◆ What is being asked
Transcribe every entry below word for word, but skip the pictures.

◆ Record excerpts
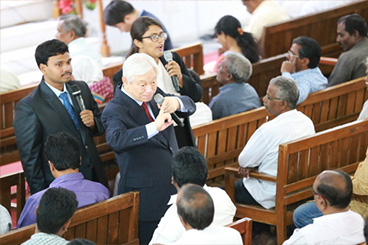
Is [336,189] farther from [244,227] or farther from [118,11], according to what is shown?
[118,11]

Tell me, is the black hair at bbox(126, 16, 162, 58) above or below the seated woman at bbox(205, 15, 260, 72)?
above

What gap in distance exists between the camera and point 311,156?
414 cm

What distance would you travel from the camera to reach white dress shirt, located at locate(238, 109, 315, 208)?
4211 millimetres

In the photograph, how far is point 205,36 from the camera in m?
9.89

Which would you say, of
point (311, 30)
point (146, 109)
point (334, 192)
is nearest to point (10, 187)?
point (146, 109)

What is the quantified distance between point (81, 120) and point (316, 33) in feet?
11.0

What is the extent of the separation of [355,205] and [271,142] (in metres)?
0.60

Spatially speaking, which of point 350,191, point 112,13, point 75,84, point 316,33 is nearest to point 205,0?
point 316,33

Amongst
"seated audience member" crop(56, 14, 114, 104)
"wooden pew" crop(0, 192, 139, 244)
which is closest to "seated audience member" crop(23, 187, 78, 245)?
"wooden pew" crop(0, 192, 139, 244)

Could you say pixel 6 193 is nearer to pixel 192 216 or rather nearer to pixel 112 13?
pixel 192 216

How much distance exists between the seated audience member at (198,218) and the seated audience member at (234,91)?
2.07 meters

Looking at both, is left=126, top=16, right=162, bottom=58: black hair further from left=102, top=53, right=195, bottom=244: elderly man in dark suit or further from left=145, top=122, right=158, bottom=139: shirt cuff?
left=145, top=122, right=158, bottom=139: shirt cuff

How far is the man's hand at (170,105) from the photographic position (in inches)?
140

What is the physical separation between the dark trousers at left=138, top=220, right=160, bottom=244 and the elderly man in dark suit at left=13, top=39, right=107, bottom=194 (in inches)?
23.3
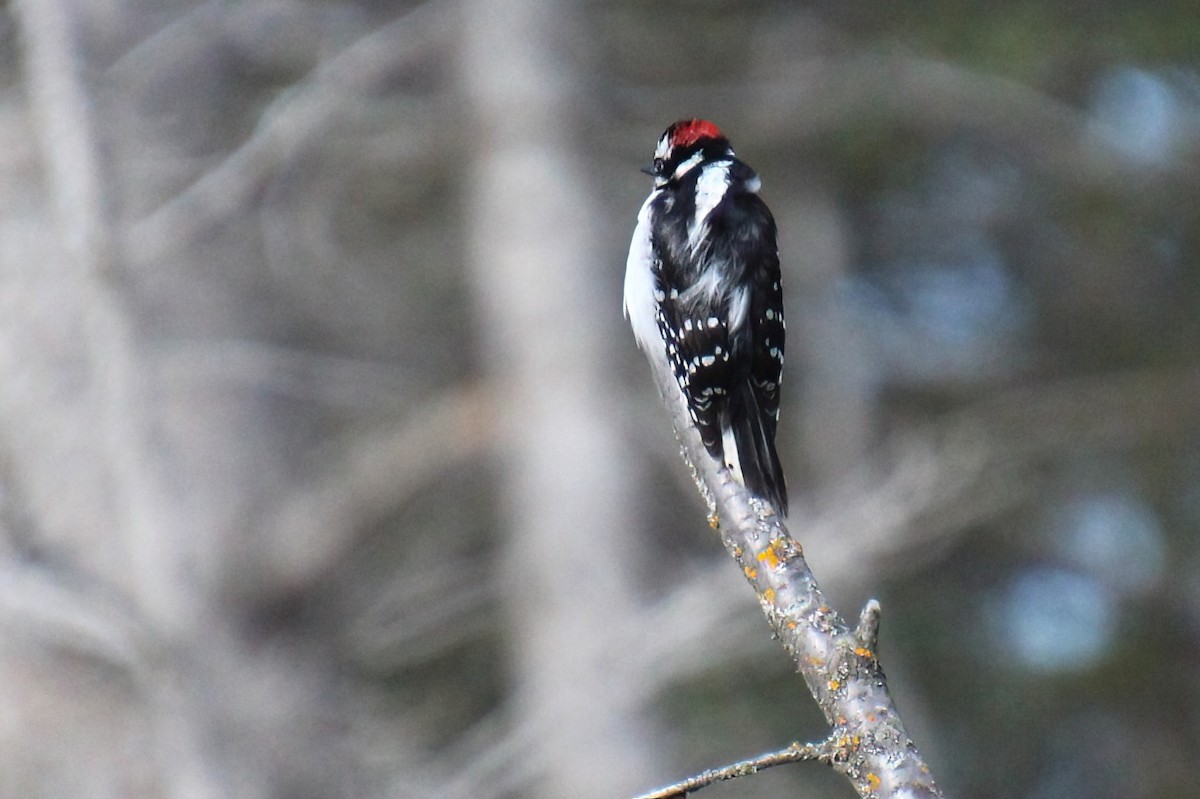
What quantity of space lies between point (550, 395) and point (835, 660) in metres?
6.19

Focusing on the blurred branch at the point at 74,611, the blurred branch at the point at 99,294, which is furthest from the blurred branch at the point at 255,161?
the blurred branch at the point at 74,611

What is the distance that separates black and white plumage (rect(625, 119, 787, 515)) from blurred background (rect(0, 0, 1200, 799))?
2258mm

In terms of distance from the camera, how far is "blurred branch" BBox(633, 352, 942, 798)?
1792mm

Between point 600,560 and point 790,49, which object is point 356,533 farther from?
point 790,49

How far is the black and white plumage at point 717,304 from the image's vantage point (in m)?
3.10

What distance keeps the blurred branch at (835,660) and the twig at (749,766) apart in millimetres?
18

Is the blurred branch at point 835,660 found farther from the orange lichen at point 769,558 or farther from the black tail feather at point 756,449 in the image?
the black tail feather at point 756,449

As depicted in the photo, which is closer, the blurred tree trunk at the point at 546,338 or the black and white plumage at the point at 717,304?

◆ Problem solution
Is [336,189] farther from [244,227] or farther from [118,11], according to what is shown?
[118,11]

Tell me, is the black hair at bbox(126, 16, 162, 58) above or below the seated woman at bbox(205, 15, 260, 72)?
above

What gap in distance exists between the camera and point 311,156?
414 cm

What distance would you travel from the camera to reach white dress shirt, located at locate(238, 109, 315, 208)?
4211 millimetres

In the photograph, how far is point 205,36 from the camera in m?
9.89

Which would you say, of
point (311, 30)
point (146, 109)
point (334, 192)
is nearest to point (10, 187)?
point (146, 109)

What is the quantified distance between point (81, 120) and point (316, 33) in feet?
11.0

What is the extent of the separation of [355,205] and [271,142] (in metres)?
0.60

Spatially speaking, which of point 350,191, point 112,13, point 75,84, point 316,33 is nearest to point 205,0?
point 316,33

Amongst
"seated audience member" crop(56, 14, 114, 104)
"wooden pew" crop(0, 192, 139, 244)
which is closest to "seated audience member" crop(23, 187, 78, 245)?
"wooden pew" crop(0, 192, 139, 244)

Could you say pixel 6 193 is nearer to pixel 192 216 or rather nearer to pixel 112 13?
pixel 192 216

How much distance exists between the seated audience member at (198,218) and the seated audience member at (234,91)?
2.07 meters

Looking at both, is left=126, top=16, right=162, bottom=58: black hair further from left=102, top=53, right=195, bottom=244: elderly man in dark suit or further from left=145, top=122, right=158, bottom=139: shirt cuff?
left=145, top=122, right=158, bottom=139: shirt cuff

How far is the man's hand at (170,105) from the photographic position (in inches)?
140

What is the physical separation between the dark trousers at left=138, top=220, right=160, bottom=244 and the elderly man in dark suit at left=13, top=39, right=107, bottom=194 (in inches)?
23.3
What quantity of space lies between point (550, 395) and point (835, 660) in metres?
6.19

Focusing on the blurred branch at the point at 74,611, the blurred branch at the point at 99,294, which is furthest from the blurred branch at the point at 255,161?
the blurred branch at the point at 74,611

What is the distance that separates black and white plumage (rect(625, 119, 787, 515)) from blurred background (rect(0, 0, 1200, 799))?
2258mm

In terms of distance from the camera, how far is "blurred branch" BBox(633, 352, 942, 798)?
1792mm

Between point 600,560 and point 790,49, which object is point 356,533 farther from?
point 790,49

How far is the black and white plumage at point 717,304 from the image's vantage point (in m)?
3.10

What distance keeps the blurred branch at (835,660) and the twig at (749,766) apart in millimetres?
18

Is the blurred branch at point 835,660 found farther from the orange lichen at point 769,558 or farther from the black tail feather at point 756,449 in the image?
the black tail feather at point 756,449

As depicted in the photo, which is closer, the blurred tree trunk at the point at 546,338 or the black and white plumage at the point at 717,304?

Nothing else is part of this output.